The carrot approach is still in play however, as evidenced by the recent attendance of a high-ranking Chinese official at the Botswana Democratic Party’s congress held in Tonota. The attendance was seen by some as an indication that within government, some still regarded China as a friend not to be made an enemy.

Room still exists for Botswana to back out from the Dalai Lama controversy.

According to Ministry of Nationality, Immigration and Gender Affairs’ spokesperson, Hannah Ramorogo the spiritual leaders’ visa is not yet a done deal.

“The Ministry is in receipt of the applications for visa and are being processed. For further information please contact the Ministry of Foreign Affairs and International Cooperation,” she said in response to Mmegi enquiries.
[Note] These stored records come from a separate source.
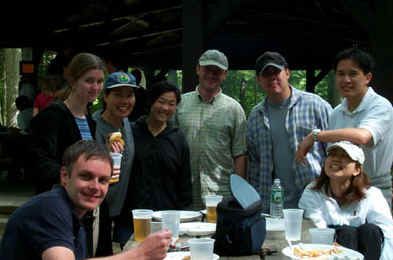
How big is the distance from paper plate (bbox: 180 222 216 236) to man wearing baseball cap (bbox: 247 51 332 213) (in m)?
1.06

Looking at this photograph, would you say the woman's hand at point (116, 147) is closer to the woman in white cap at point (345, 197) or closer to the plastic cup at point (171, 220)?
the plastic cup at point (171, 220)

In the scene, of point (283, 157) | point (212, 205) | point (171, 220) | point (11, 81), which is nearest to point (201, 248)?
point (171, 220)

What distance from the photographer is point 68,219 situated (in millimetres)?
2408

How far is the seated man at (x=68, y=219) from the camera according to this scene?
232cm

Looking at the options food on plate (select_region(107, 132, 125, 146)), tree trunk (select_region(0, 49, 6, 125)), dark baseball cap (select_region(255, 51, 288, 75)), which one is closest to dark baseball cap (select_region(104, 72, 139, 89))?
food on plate (select_region(107, 132, 125, 146))

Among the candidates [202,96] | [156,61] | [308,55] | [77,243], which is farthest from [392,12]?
[156,61]

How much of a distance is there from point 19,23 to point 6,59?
17775 millimetres

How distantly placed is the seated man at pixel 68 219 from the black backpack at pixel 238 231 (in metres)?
0.52

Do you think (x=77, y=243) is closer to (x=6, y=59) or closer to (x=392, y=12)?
(x=392, y=12)

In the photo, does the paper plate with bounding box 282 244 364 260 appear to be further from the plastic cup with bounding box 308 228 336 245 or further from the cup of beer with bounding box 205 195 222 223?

At the Mind and Life Institute, the Dalai Lama-linked organisation bringing the spiritual leader to Botswana, officials said the Dalai Lama’s visa was issued “towards the end of 2016”. Asked to avail a copy of the visa, Mind and Life Institute communications director Donald Crotteau was unyielding.

“Yes, it is feasible for me to make this request (to supply a copy of the visa). However, it is unnecessary and could be perceived as an intrusion into his personal papers. Why would I do that?

“I suppose the conference is for people who trust the truth that he is coming. The Dalai Lama has made a written statement and a video statement confirming his visit, in addition to publicity from the Mind & Life Institute. “Those who do not believe that it is happening are free to make their own decisions regarding attending,” Crotteau said.

In addition, the Dalai Lama visit from his exile base in India to Botswana could be complicated by transit visas in countries strongly aligned to China. One such route, through Ethiopia could be a dead-end as the Horn of Africa nation is known to be close to Beijing and in support of the One China policy.

Whichever way the Dalai dilemma goes, Khama holds the key. Analysts are already questioning why he would want to change 42-years of economic and diplomatic relations, a major foreign policy move, when he only has eight months left in office.

“The next president will be met with a hostile reception by a key trade and economy partner, and will have to answer for the actions taking place today,” one analyst said.